### Objective
Update the data below by changing every "blue handrail" to "blue guardrail". Leave all other text unchanged.

### Material shown
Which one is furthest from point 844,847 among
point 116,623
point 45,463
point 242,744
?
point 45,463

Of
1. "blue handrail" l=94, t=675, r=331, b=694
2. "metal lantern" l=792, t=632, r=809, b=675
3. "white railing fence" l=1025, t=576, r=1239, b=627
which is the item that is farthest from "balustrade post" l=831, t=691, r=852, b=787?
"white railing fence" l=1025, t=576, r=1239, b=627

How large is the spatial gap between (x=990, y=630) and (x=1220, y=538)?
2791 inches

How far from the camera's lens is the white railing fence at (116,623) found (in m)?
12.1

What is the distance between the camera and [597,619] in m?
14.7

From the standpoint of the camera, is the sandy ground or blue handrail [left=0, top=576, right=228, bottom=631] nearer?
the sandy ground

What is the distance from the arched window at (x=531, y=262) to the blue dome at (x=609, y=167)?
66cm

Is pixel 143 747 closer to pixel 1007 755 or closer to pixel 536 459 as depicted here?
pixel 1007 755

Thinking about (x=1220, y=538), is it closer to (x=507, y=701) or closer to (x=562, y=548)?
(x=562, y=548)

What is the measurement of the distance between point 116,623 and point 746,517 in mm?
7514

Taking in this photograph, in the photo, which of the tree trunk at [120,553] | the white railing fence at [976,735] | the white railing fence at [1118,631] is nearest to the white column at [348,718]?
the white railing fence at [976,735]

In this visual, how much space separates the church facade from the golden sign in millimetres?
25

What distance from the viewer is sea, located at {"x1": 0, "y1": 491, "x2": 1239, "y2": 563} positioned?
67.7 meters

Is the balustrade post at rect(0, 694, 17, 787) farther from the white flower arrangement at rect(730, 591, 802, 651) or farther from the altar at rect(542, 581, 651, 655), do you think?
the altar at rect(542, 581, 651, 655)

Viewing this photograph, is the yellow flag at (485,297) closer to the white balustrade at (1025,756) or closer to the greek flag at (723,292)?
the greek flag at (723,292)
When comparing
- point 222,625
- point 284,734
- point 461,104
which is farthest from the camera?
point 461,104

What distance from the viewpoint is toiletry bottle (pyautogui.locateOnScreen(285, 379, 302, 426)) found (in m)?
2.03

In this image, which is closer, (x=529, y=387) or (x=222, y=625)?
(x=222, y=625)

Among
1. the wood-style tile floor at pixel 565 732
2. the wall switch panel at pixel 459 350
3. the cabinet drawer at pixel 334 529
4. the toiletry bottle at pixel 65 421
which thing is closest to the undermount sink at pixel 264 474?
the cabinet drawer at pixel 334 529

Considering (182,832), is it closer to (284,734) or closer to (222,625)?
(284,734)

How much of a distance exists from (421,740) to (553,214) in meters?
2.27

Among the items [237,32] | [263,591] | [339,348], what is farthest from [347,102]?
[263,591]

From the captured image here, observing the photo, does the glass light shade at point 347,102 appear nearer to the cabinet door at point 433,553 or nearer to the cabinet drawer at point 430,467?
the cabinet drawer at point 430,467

### Written answer
Which one is furthest from point 844,847 among
point 116,623
point 45,463
point 242,744
?
point 45,463

Of
1. "blue guardrail" l=94, t=675, r=331, b=694
2. "metal lantern" l=792, t=632, r=809, b=675
3. "white railing fence" l=1025, t=576, r=1239, b=627
which is the item that is farthest from "balustrade post" l=831, t=691, r=852, b=787?
"white railing fence" l=1025, t=576, r=1239, b=627

How large is the spatial gap between (x=990, y=630) and (x=1220, y=538)?
2791 inches

How far from the camera's lens is the white railing fence at (116,623) found (in m)?
12.1

What is the distance between the camera and [597,619] in m?
14.7

From the standpoint of the camera, is the sandy ground or blue guardrail [left=0, top=576, right=228, bottom=631] nearer?
the sandy ground

What is the distance from the arched window at (x=531, y=262) to the blue dome at (x=609, y=167)?
66cm

Is pixel 143 747 closer to pixel 1007 755 or closer to pixel 536 459 as depicted here?
pixel 1007 755

Thinking about (x=1220, y=538), is it closer to (x=507, y=701) or closer to (x=562, y=548)?
(x=562, y=548)

What is the measurement of the distance between point 116,623 and point 746,517 in mm?
7514

Taking in this photograph, in the photo, which of the tree trunk at [120,553] | the white railing fence at [976,735] | the white railing fence at [1118,631] is nearest to the white column at [348,718]?
the white railing fence at [976,735]

In this visual, how much space separates the church facade from the golden sign in millimetres?
25

What distance from the viewer is sea, located at {"x1": 0, "y1": 491, "x2": 1239, "y2": 563} positioned?
67.7 meters

Is the balustrade post at rect(0, 694, 17, 787) farther from the white flower arrangement at rect(730, 591, 802, 651) or farther from the altar at rect(542, 581, 651, 655), do you think?
the altar at rect(542, 581, 651, 655)

Viewing this photograph, is the yellow flag at (485,297) closer to the white balustrade at (1025,756) or closer to the greek flag at (723,292)?
the greek flag at (723,292)
When comparing
- point 222,625
- point 284,734
- point 461,104
which is farthest from the camera?
point 461,104

What distance from the viewpoint is toiletry bottle (pyautogui.locateOnScreen(285, 379, 302, 426)) found (in m)?
2.03

In this image, which is closer, (x=529, y=387) or (x=222, y=625)?
(x=222, y=625)

Among
1. the wood-style tile floor at pixel 565 732
2. the wall switch panel at pixel 459 350
3. the cabinet drawer at pixel 334 529
4. the toiletry bottle at pixel 65 421
which thing is closest to the undermount sink at pixel 264 474?
the cabinet drawer at pixel 334 529

Considering (182,832), is it closer to (284,734) or closer to (222,625)?
(284,734)

How much of a distance exists from (421,740) to (553,214) in meters?
2.27

Among the items [237,32] | [263,591] | [339,348], what is farthest from [347,102]?
[263,591]

From the captured image here, observing the photo, does the glass light shade at point 347,102 appear nearer to the cabinet door at point 433,553 or nearer to the cabinet drawer at point 430,467?
the cabinet drawer at point 430,467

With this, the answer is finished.